Raab, Ofsted and the CBI – Brutal World of Work Exposed

Amidst high-profile bullying scandals, this article, by Paul Clarke, delves into the widespread yet often overlooked issue of workplace bullying, exploring its roots in neoliberalism, hierarchical power structures, and the erosion of workers' rights, while emphasising the need for stronger trade union organisation and anti-bullying codes of conduct.

 

The five-month investigation into alleged bullying by Deputy Prime Minister Dominic Raab will not have come cheap. Probably hundreds of thousands of pounds have been paid out to a top barrister and his firm, coming up with the mildest of all the possible ‘guilty’ outcomes.

But in the discussion of the Raab case the Labour leadership have signally failed to comment on the elephant in the room – the fact that workplace bullying doesn’t just happen behind closed doors in Whitehall, it’s an epidemic impacting on the lives of a huge section of the workforce.

“Workplace bullying doesn’t just happen behind closed doors in Whitehall, it’s an epidemic impacting a huge section of the workforce.”

■ Requests:
- a) Quote the stretch of the article on workplace bullying from "Raab, Ofsted and" through "possible ‘guilty’ outcomes.", word for word.
- b) Answer these questions using the article on workplace bullying:
(i) How long did the investigation into alleged bullying by Dominic Raab last?
(ii) Who wrote the article?
(iii) According to the article, who has failed to comment on the fact that workplace bullying is an epidemic affecting a huge section of the workforce?
- c) Continue the article on workplace bullying from its last sentence.

■ Dataset extract:
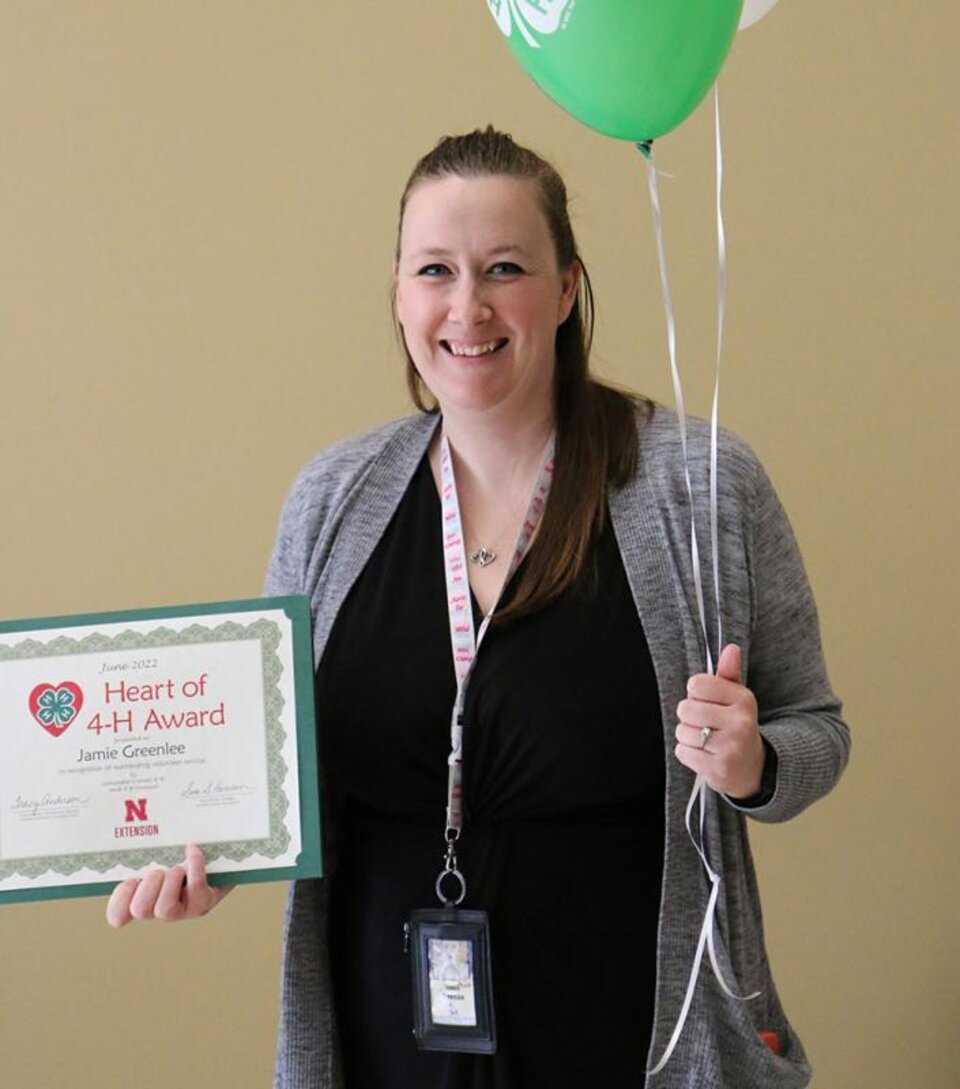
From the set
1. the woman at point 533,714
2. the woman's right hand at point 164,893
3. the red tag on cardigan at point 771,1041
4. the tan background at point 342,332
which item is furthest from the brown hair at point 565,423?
==
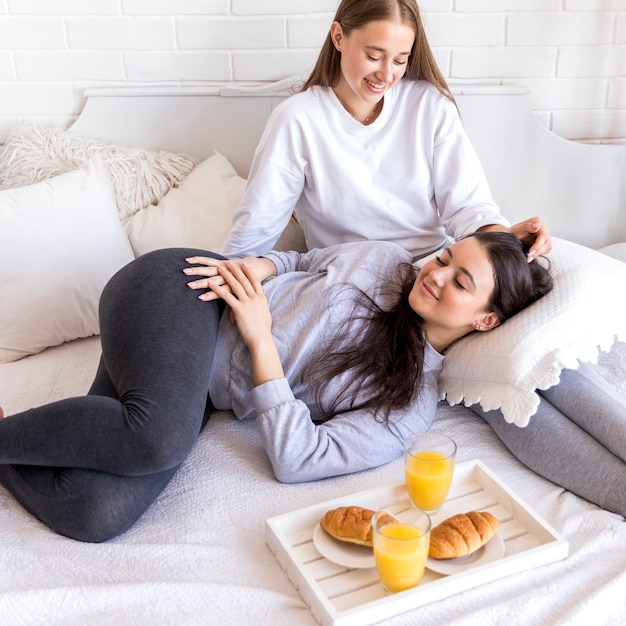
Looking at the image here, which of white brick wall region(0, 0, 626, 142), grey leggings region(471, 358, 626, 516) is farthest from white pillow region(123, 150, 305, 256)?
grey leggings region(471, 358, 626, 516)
==
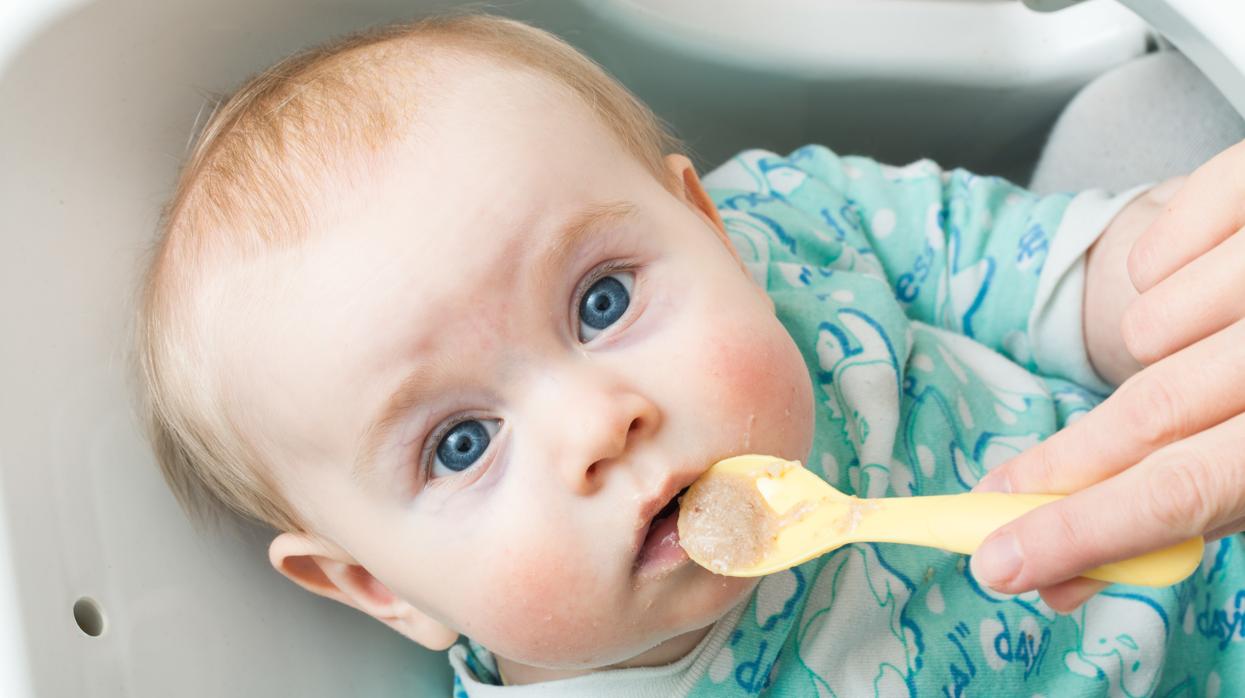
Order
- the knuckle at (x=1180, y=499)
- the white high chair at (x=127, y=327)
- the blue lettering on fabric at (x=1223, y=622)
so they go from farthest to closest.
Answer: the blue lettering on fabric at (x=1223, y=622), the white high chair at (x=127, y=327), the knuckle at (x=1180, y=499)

■ The responses:
- a)
Raab, Ofsted and the CBI – Brutal World of Work Exposed

Amidst high-profile bullying scandals, this article, by Paul Clarke, delves into the widespread yet often overlooked issue of workplace bullying, exploring its roots in neoliberalism, hierarchical power structures, and the erosion of workers' rights, while emphasising the need for stronger trade union organisation and anti-bullying codes of conduct.

 

The five-month investigation into alleged bullying by Deputy Prime Minister Dominic Raab will not have come cheap. Probably hundreds of thousands of pounds have been paid out to a top barrister and his firm, coming up with the mildest of all the possible ‘guilty’ outcomes.

- b)
(i) Five months.
(ii) Paul Clarke.
(iii) The Labour leadership.

- c)
The Neoliberal Roots of Workplace Bullying

The crisis at the CBI, the intense and long-overdue upsurge of criticism of Ofsted and the resignation of the Deputy Prime Minister, are all linked. They show how workplace bullying, which often overlaps with misogynist bullying of women, has become normalised as neoliberalism has pressurised workers’ rights in the drive to squeeze the workforce in search of higher profits and reaching absurd targets.

“Workplace bullying, which often overlaps with misogynist bullying of women, has become normalized as neoliberalism has pressurized workers’ rights.”

In schools and colleges, there’s a process that demoralises teachers on a vast scale – it’s called INSET (in service training). Often teachers in schools that have been given a bad Ofsted grade have to listen to hours of offensive drivel, costing thousands of pounds paid to external ‘consultants’, generally former teachers and principals who have escaped from the classroom.

Among the gens from my final five years of teaching were ‘Get those weak teachers off the bus!’ (i.e. try to drive out people with poor observation grades) and ‘Don’t resist the churn.’ The ‘churn is the throughput of people leaving because they can’t stand it any more. This went alongside gems like ‘get those people who pretend to be depressed active, get them doing physical exercise to liven them up.’ And ‘if you have a staff who are happy and enjoy their work, you are doing something wrong.

Happy teachers lead to ‘coasting’ schools and colleges where the culture of continual ‘improvement’ is not properly respected.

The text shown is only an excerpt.